● **Reading text**:
• • • •

Margaret D. Blum
Associate Administrator for
400 7th Street, SW
Washington, D.C. 20590
Dear Ms. Blum:
This letter serves as the State Department’s response to the Coast Guard’s letter of August 16, 2004 regarding the application of Freeport-McMoRan Energy, LLC (FME), for a license to own, construct and operate a new offshore liquefied natural gas (LNG) deepwater port (DWP) in the Gulf of Mexico. This DWP, also known as the Main Pass Energy Hub, would be located approximately 16 miles off the coast of Louisiana on the Outer Continental Shelf. This letter also serves to fulfill the State Department’s requirements under Section 106(e)(1) of the Maritime Transportation Security Act of 2002 (PL 107-295), which requires the Department of State to transmit to the Department of Transportation written comments as to the expertise or jurisdiction of the Department of State concerning the construction or operation of DWPs for natural gas pursuant to the Deepwater Port Act of 1974 (33 U.S.C. 1501 et seq.)(DWPA). As you know, the Coast Guard and Maritime Administration (MARAD) are the lead agencies acting on behalf of the Department of Homeland Security and Department of Transportation, respectively. A substantively identical response is being sent to Coast Guard.

• • • •

Rows from a dataset
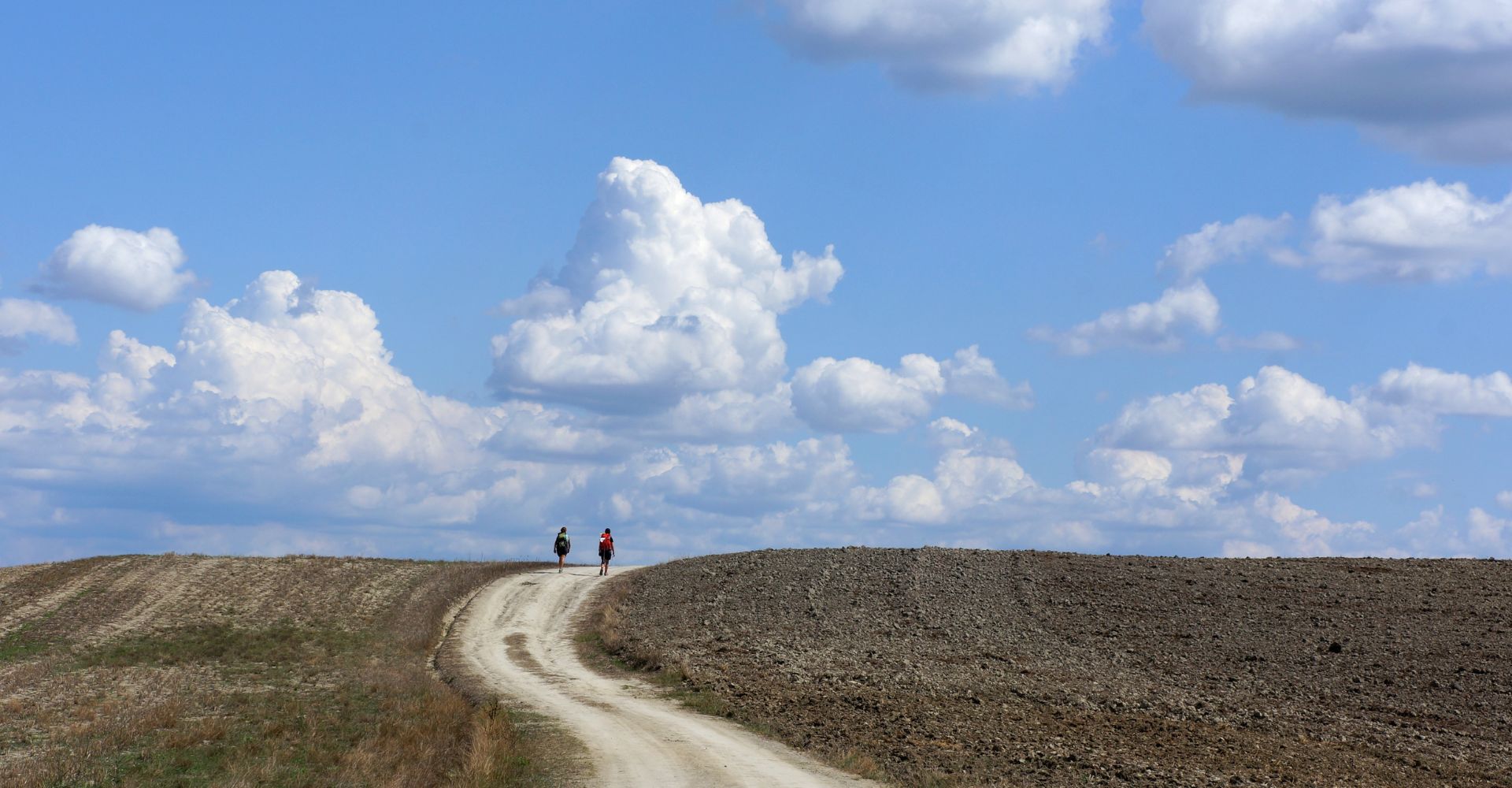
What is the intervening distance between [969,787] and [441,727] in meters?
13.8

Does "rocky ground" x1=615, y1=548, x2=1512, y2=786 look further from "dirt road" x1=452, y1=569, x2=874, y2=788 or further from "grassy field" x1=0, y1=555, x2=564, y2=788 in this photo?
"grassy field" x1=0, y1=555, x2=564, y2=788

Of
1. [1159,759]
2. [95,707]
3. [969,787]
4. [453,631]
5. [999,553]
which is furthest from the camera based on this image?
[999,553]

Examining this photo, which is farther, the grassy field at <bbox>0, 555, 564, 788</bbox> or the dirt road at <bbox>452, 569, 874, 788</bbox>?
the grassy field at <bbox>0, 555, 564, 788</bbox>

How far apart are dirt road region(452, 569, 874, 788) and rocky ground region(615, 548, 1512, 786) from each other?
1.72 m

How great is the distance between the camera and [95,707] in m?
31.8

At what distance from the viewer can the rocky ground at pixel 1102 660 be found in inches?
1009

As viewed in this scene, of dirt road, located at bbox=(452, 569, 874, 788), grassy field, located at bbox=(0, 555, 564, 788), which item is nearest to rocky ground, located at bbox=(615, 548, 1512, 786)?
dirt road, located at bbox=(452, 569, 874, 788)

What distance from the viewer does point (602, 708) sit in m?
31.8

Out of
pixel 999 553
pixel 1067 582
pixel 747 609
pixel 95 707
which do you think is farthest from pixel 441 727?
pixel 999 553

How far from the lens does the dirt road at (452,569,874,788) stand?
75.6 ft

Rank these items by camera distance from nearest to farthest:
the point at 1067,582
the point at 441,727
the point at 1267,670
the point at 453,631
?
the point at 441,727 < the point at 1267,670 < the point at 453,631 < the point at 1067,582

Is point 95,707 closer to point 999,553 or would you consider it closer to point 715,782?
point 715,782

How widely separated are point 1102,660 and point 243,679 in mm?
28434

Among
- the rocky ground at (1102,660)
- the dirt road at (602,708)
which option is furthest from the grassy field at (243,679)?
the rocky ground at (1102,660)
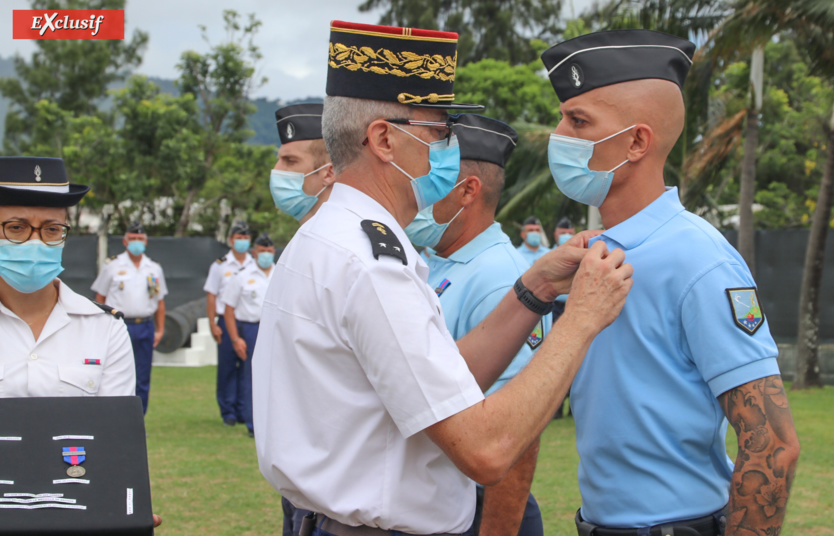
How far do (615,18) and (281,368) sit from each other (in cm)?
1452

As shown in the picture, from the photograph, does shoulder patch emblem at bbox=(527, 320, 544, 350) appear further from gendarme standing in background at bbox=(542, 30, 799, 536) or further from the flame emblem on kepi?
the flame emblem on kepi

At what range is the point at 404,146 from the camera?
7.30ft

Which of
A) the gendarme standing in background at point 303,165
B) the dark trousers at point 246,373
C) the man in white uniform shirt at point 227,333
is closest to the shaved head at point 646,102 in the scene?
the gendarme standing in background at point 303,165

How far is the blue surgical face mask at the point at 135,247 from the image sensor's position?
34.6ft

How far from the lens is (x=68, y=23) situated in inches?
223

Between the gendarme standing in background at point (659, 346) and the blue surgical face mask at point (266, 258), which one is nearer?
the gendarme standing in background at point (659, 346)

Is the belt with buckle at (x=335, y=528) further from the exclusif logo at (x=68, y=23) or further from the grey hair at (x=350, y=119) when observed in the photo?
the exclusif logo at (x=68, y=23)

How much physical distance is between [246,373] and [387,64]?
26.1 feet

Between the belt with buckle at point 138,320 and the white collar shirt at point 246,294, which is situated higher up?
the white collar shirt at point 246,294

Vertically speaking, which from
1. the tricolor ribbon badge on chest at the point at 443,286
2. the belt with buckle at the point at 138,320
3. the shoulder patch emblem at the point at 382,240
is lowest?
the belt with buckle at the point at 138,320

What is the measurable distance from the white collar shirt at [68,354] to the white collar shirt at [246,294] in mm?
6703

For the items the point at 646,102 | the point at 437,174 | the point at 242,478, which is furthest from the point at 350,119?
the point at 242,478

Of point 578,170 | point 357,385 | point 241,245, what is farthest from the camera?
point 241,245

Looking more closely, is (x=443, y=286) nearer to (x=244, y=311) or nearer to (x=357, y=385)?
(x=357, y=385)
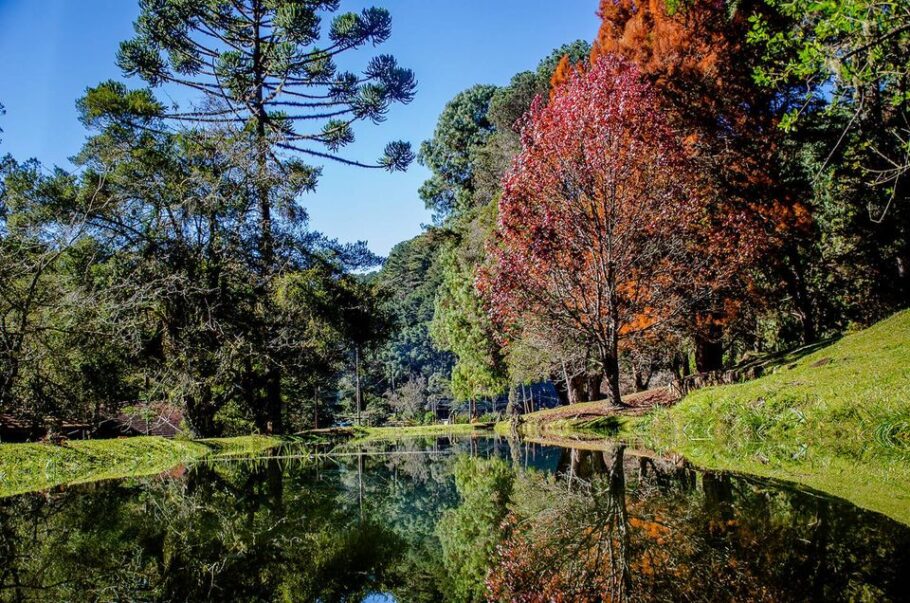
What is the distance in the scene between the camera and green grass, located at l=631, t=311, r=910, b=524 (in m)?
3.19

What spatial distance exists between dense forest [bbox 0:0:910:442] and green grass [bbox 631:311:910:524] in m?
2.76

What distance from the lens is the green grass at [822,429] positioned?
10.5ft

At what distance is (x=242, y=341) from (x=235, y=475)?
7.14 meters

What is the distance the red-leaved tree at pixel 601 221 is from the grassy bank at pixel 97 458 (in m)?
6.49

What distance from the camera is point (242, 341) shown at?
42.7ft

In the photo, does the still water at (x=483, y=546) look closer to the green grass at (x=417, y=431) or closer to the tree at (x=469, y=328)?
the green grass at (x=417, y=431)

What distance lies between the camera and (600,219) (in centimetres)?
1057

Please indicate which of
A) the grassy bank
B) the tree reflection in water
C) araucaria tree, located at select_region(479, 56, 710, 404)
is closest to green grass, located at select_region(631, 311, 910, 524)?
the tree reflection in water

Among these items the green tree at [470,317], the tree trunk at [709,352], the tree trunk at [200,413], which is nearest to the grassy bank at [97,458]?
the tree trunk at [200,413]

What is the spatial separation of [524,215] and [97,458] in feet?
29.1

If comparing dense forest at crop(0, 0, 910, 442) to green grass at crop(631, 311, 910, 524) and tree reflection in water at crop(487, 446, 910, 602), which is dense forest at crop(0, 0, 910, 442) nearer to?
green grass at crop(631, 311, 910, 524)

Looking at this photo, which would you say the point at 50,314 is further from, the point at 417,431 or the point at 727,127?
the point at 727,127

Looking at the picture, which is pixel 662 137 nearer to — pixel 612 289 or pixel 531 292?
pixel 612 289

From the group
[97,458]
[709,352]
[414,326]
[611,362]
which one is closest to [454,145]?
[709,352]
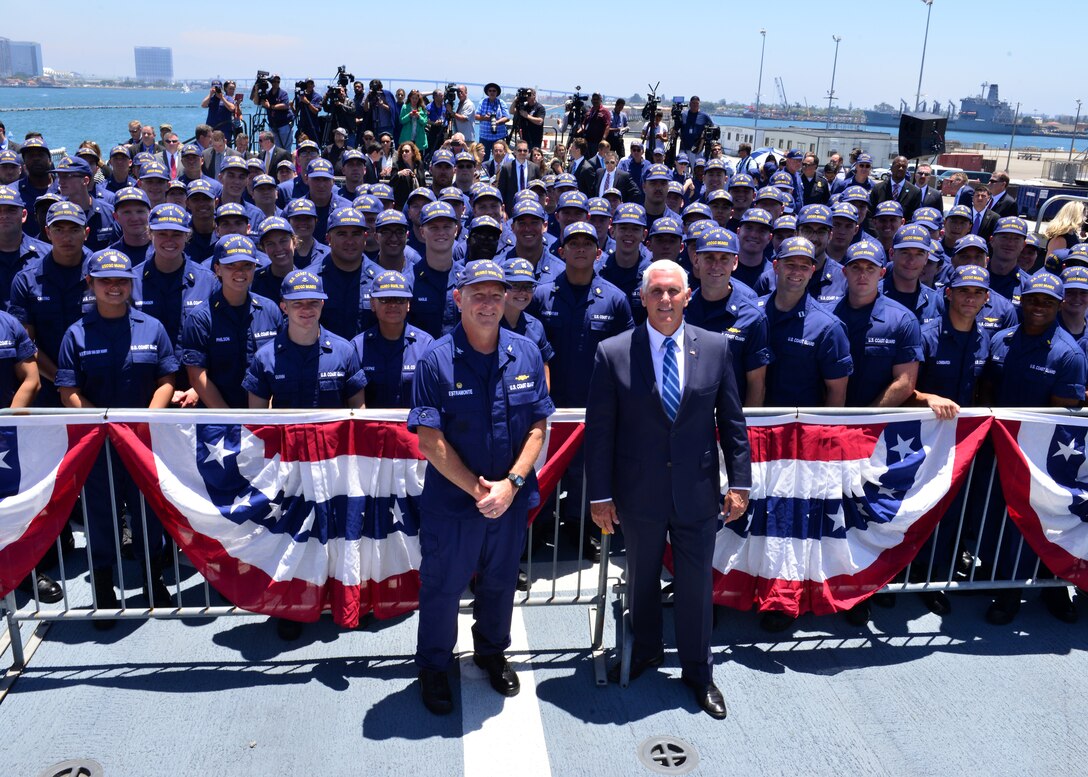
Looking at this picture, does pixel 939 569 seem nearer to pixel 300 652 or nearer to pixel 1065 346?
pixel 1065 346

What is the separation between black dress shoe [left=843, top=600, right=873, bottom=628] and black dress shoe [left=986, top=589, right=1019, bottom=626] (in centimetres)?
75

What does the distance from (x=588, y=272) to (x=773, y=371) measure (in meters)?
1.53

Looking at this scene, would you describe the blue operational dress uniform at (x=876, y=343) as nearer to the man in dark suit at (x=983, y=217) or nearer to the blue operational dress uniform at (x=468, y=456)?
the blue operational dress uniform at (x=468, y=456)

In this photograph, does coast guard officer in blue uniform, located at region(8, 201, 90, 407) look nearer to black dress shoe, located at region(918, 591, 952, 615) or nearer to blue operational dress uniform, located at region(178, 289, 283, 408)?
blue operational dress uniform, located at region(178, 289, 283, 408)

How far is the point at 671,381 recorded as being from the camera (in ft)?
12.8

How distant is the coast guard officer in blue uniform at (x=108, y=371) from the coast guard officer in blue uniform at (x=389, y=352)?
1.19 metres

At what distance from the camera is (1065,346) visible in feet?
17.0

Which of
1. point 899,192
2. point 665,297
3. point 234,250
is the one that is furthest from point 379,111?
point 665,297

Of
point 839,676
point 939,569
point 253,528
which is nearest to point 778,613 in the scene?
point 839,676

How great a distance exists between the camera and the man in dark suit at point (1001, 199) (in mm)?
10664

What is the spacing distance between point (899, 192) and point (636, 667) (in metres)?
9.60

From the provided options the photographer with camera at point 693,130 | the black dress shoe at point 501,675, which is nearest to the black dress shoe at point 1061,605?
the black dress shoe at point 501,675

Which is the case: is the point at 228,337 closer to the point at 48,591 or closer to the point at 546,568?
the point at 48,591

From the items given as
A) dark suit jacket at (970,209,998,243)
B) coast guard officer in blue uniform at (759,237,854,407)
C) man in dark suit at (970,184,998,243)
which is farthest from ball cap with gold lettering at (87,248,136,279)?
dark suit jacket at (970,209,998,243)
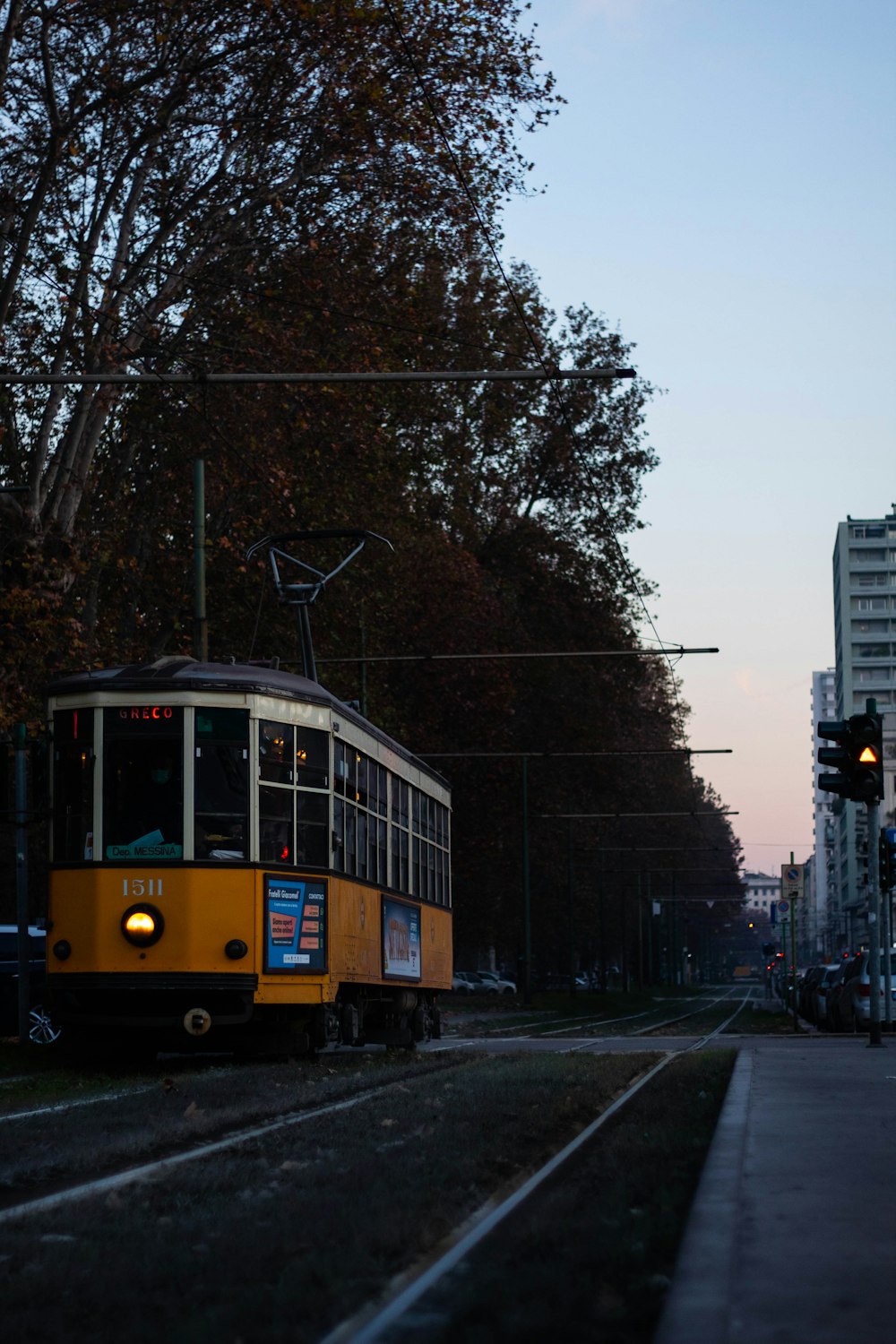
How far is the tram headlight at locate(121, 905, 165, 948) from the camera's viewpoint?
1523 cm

• • • •

● **What is needed**: Continue the State Department letter about the proposed LNG deepwater port in the Gulf of Mexico, picking up after its final sentence.

● **The answer**:
FME proposes to establish a DWP approximately 16 miles off the coast of Louisiana (Main Pass lease block number 299) in 210 feet of water, in the U.S. Exclusive Economic Zone (EEZ). The proposed location of the DWP is a former sulfur mining facility. The project would utilize four existing platforms, associated bridges and support structures, and two new platforms to support six LNG storage tanks. FME proposes to install five LNG transmission pipelines (a total of 192 miles) that will connect the DWP to several existing gas distribution pipelines that currently fall under the jurisdiction of the Federal Energy Regulatory Commission. The DWP facility will have an on-site total gas storage capacity of 28 billion cubic feet and will be able to receive LNG carriers with a total cargo capacity of up to 160,000 cubic meters.
After reviewing FME’s application, and subject to the comments below, the Department of State concludes that the application is adequate, and that the issuance of a license pursuant to 33 U.S.C. 1503 will have no adverse effect on programs within the jurisdiction of the Department of State. Our specific comments follow.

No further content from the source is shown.